#### WHAT IS ASKED:
Rewrite the rows starting with the line that contains "Comparing the kayaker" and going on through the line that contains "5.73 meters" as a two-column CSV with the columns input and output, one line for each row. Put each row's text and its answer in their own quoted fields, and turn any line breaks into spaces.

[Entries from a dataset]
>> BEGIN

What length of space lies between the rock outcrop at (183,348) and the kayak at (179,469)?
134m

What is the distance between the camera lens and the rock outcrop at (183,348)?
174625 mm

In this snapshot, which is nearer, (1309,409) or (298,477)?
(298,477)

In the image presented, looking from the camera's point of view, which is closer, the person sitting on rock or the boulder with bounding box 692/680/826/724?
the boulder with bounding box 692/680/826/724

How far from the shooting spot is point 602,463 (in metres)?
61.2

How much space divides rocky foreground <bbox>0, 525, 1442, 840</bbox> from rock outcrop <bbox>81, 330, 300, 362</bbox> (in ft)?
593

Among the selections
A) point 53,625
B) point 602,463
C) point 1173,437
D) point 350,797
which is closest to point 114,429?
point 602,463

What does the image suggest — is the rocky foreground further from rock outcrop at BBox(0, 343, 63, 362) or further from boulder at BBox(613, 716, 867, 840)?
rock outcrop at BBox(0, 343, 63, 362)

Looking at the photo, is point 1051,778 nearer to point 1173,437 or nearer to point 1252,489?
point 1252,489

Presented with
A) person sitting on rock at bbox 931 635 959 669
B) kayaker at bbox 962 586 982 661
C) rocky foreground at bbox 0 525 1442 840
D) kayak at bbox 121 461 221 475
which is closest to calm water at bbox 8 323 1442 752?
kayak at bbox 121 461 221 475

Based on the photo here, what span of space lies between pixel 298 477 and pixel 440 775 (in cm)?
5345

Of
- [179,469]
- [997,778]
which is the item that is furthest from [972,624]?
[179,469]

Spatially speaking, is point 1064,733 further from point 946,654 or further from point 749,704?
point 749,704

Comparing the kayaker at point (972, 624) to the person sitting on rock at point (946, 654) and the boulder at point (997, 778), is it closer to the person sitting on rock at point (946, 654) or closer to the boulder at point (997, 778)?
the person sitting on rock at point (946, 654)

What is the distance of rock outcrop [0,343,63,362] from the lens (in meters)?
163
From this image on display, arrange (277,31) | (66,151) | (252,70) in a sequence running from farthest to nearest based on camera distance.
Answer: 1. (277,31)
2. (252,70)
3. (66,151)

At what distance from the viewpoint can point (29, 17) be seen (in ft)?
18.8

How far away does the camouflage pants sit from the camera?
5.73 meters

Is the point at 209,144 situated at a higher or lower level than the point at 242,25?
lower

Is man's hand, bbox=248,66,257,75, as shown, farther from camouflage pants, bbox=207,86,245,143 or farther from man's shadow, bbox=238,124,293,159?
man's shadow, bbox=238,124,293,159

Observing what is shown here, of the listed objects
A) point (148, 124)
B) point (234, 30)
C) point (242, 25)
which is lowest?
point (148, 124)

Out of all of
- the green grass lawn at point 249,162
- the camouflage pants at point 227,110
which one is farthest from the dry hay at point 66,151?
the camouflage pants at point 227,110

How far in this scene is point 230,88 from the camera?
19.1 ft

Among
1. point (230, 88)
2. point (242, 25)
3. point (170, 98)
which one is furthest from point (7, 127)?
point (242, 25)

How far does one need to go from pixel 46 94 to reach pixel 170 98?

>> END

#### THE REPLY:
input,output
"Comparing the kayaker at point (972, 624) to the person sitting on rock at point (946, 654) and the boulder at point (997, 778), is it closer to the person sitting on rock at point (946, 654) or closer to the boulder at point (997, 778)?","the person sitting on rock at point (946, 654)"
"What is the distance of rock outcrop [0,343,63,362] from the lens (in meters)?","163"
"From this image on display, arrange (277,31) | (66,151) | (252,70) in a sequence running from farthest to nearest based on camera distance. Answer:","1. (277,31) 2. (252,70) 3. (66,151)"
"At what distance from the viewpoint can point (29, 17) be seen (in ft)?","18.8"
"How far away does the camouflage pants sit from the camera?","5.73 meters"